**Quoted passage**
***

# Pricing on boarding.



## Speed Racer (Oct 21, 2009)

I've never heard of Catlin, VA. In what county is it located?


----------



## GreyRay (Jun 15, 2010)

Hang on a sec.
_Posted via Mobile Device_


----------



## GreyRay (Jun 15, 2010)

sorry it's Catlett... I think.
_Posted via Mobile Device_


----------



## GreyRay (Jun 15, 2010)

Yeah, it's 12 miles south west from Manassas VA
_Posted via Mobile Device_


----------



## Speed Racer (Oct 21, 2009)

Okay. I've heard of Catlett, VA. 

It's in Fauquier County, which _is_ kind of pricey, but your father is dreaming if he thinks he's going to get $500.00 a month for self care, especially with no amenities.

He can most certainly _ask_ that price, but don't be surprised if no one takes him up on it. :wink:

Plus, has he thought about the added insurance he's going to need to take out, in order to cover having a boarding facility? Self care or not that's a _business_, and he'll have to be licensed and insured as such.


----------



## GreyRay (Jun 15, 2010)

Yeah, insurance has been discussed. That s a must on everything 

That's what I thought too. Oh well, you live and learn.


----------



## leonalee (Jul 1, 2010)

I think your best bet would be to inquire around at all of the comparable boarding facilities in your area/close to you.


----------



## RitzieAnn (Dec 22, 2010)

Well, there are a few questions I have... 

Is there running water?

Is the electric paid?

Also, is he asking this price per stall, or does he want to rent the whole barn?

I think if there is running water, a heated tack room & a wash rack, and the electric is paid, I would happily rent a 6 stall barn with fully fenced pastures for $500

Keep in mind, I'm completely on the other coast line... lol

I used to pay $155 per horse. That included a stall (w/auto waterer), a shared turnout that may or may not have a shed. Full use of indoor arena & outdoor round pen. Shared tack room. Place store about 10 bales. I had to supply my own bedding. This is a self care barn. They just offered use of facilities, an of course they would always look in each stall when the BO would care for her horses. Lucky for me, my 2 shared a pen, so that meant I could leave them out at night in good weather and not have to worry about somebody else complain.

***

[Spatial reasoning dataset excerpts]

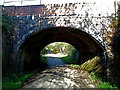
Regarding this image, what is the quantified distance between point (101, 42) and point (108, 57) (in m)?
1.02

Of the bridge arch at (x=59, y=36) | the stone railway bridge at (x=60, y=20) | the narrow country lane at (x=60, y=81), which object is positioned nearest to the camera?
the narrow country lane at (x=60, y=81)

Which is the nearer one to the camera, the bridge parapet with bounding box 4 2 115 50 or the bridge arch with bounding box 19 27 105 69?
the bridge parapet with bounding box 4 2 115 50

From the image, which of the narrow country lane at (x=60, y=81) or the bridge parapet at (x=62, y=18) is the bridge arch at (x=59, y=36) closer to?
the bridge parapet at (x=62, y=18)

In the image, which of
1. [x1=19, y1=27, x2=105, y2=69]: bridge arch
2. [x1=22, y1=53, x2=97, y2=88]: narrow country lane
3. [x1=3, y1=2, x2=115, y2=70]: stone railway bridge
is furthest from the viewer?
[x1=19, y1=27, x2=105, y2=69]: bridge arch

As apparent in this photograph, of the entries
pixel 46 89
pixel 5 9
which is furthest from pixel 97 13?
pixel 5 9

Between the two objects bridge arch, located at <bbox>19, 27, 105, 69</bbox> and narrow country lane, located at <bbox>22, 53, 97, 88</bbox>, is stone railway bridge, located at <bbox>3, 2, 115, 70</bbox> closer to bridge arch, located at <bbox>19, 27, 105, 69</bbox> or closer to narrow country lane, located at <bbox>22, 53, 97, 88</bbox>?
bridge arch, located at <bbox>19, 27, 105, 69</bbox>

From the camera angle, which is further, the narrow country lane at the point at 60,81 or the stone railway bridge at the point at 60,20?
the stone railway bridge at the point at 60,20

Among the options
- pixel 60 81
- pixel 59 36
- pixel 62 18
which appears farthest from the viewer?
pixel 59 36

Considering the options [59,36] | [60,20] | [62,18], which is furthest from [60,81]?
[59,36]

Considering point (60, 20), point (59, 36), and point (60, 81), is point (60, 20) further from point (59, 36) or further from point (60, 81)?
point (60, 81)

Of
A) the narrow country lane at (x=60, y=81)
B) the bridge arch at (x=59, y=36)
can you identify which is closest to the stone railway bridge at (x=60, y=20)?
the bridge arch at (x=59, y=36)

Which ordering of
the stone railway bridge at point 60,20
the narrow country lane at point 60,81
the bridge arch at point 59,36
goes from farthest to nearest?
1. the bridge arch at point 59,36
2. the stone railway bridge at point 60,20
3. the narrow country lane at point 60,81

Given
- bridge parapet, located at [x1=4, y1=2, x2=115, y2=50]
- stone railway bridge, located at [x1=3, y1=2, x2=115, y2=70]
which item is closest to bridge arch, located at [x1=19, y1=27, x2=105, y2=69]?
stone railway bridge, located at [x1=3, y1=2, x2=115, y2=70]

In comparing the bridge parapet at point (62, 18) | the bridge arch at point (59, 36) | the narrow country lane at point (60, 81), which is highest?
the bridge parapet at point (62, 18)
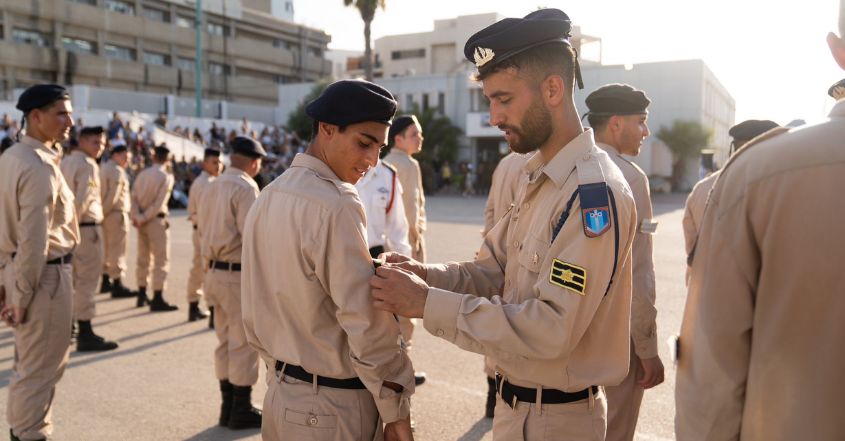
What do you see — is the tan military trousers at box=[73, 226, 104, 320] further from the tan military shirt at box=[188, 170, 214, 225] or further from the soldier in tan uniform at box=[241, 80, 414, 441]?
the soldier in tan uniform at box=[241, 80, 414, 441]

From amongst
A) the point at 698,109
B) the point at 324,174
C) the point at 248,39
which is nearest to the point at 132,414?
the point at 324,174

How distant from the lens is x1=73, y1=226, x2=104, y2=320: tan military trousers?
279 inches

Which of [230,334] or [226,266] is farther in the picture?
[226,266]

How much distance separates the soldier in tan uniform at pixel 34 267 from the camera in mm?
4164

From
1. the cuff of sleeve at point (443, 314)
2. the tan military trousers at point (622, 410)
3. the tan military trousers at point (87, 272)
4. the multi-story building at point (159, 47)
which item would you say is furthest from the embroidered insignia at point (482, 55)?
the multi-story building at point (159, 47)

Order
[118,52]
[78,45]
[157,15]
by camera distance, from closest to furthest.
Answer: [78,45] → [118,52] → [157,15]

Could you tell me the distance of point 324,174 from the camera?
8.61 ft

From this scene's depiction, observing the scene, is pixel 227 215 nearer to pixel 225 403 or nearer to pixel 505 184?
pixel 225 403

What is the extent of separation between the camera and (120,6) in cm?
5100

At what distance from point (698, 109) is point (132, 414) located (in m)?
36.7

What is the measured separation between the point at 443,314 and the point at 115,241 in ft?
27.7

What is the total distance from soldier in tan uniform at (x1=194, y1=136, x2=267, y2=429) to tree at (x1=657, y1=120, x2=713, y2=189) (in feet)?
110

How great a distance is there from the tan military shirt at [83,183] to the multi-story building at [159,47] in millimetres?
33432

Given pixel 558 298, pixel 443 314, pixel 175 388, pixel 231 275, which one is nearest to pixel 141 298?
pixel 175 388
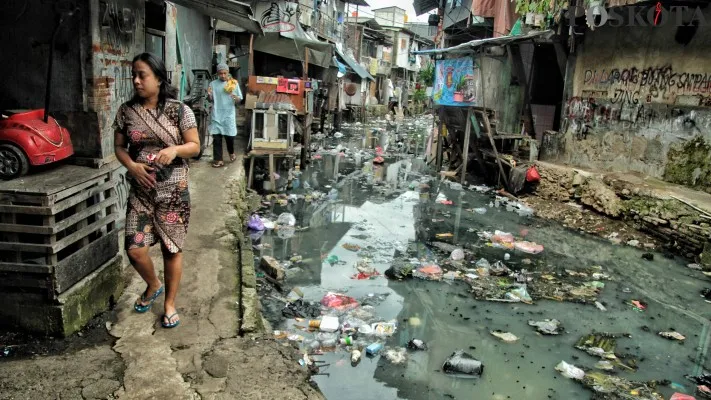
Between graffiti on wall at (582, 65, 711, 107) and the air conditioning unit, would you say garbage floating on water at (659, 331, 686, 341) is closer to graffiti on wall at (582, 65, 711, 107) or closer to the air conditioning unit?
graffiti on wall at (582, 65, 711, 107)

***

**Directions**
- 1) List the screen names of everyone who posted in the boarding price thread.
- 2) Quote the boarding price thread word for word, starting at "He can most" and ending at "live and learn.".

**Results for the exercise**
- 1) Speed Racer, GreyRay, leonalee, RitzieAnn

- 2)
He can most certainly _ask_ that price, but don't be surprised if no one takes him up on it. :wink:

Plus, has he thought about the added insurance he's going to need to take out, in order to cover having a boarding facility? Self care or not that's a _business_, and he'll have to be licensed and insured as such.


----------



## GreyRay (Jun 15, 2010)

Yeah, insurance has been discussed. That s a must on everything 

That's what I thought too. Oh well, you live and learn.